If you two want to be together, look for ways to make that happen, even if long distance is a short-term part of the equation. Many couples have survived your conundrum by agreeing on timelines that include living apart and together at different intervals. Technology makes it easier to stay connected when you are apart as well. You do not have to give up on your relationship if you both pursue your dreams, but you may have to adjust your expectations and timetables for reaching those goals.

DEAR HARRIETTE: I think my male best friend is gay. I don't want to prejudge him or force any stereotypes on him, but lately I've been noticing things that he does that most other guys do not. I am a girl with three brothers, and my best friend is a boy from next door. My brothers and I grew up really close to him. He is a jock, and quite frankly all of the girls in high school loved him, but he has never had a girlfriend.

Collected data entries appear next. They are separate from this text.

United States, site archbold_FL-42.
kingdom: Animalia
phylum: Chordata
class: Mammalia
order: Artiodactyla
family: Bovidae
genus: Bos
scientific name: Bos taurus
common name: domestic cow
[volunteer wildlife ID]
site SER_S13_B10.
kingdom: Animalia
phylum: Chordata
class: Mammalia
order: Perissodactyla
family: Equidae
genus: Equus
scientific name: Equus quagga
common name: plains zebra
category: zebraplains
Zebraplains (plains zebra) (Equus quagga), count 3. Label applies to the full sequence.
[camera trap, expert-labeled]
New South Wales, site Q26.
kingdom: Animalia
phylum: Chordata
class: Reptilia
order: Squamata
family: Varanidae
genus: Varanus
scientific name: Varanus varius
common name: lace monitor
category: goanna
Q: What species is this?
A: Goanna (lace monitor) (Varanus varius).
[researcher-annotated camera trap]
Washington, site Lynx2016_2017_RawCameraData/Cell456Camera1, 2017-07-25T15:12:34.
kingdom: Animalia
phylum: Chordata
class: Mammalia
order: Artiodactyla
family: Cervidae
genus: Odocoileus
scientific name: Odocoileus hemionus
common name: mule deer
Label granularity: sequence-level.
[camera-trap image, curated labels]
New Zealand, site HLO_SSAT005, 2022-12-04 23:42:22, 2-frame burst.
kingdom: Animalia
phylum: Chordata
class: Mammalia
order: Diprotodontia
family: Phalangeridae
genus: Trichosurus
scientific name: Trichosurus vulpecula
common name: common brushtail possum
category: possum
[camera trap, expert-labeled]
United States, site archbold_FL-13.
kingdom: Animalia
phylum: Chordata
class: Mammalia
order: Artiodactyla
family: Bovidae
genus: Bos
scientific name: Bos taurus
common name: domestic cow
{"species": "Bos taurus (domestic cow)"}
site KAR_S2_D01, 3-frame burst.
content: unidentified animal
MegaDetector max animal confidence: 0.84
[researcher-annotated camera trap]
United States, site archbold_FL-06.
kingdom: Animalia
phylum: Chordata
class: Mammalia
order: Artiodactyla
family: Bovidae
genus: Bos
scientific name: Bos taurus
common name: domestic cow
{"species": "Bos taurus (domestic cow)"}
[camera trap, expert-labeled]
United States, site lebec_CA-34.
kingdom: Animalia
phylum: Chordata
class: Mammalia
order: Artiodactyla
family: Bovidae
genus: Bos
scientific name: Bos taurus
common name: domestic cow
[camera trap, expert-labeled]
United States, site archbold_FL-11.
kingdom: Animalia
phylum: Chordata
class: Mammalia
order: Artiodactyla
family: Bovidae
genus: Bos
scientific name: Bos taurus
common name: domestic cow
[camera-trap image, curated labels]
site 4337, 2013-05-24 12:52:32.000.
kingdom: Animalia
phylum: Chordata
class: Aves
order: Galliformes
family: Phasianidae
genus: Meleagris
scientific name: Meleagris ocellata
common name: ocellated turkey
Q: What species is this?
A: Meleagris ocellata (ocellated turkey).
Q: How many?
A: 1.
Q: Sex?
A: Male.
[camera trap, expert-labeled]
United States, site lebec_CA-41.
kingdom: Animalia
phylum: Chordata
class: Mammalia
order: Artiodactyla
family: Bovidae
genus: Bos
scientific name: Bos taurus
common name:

We both now go to our local community college. I never had a boyfriend in high school either, so we made a pact to date each other in college. But he seems more interested in helping me find a guy than in finding a girl for himself. He describes attractive features of men in much more detail. He will point out a guy and tell me that he looks like he works out and has dreamy eyes and great hair. But when I point out amazing girls, he never finds one attractive and just redirects the conversation back to a guy. I'm starting to wonder if maybe he actually is interested in men. I want to ask him, but I don't want to offend him. -- Closet Best Friend

DEAR CLOSET BEST FRIEND: You have two clear options. Let your friend be. When he is ready to talk about his romantic feelings, trust that he will. Or ask him directly if he is interested in men and point out that his comments make you wonder. If you go that route, be sure to tell him that you love him either way.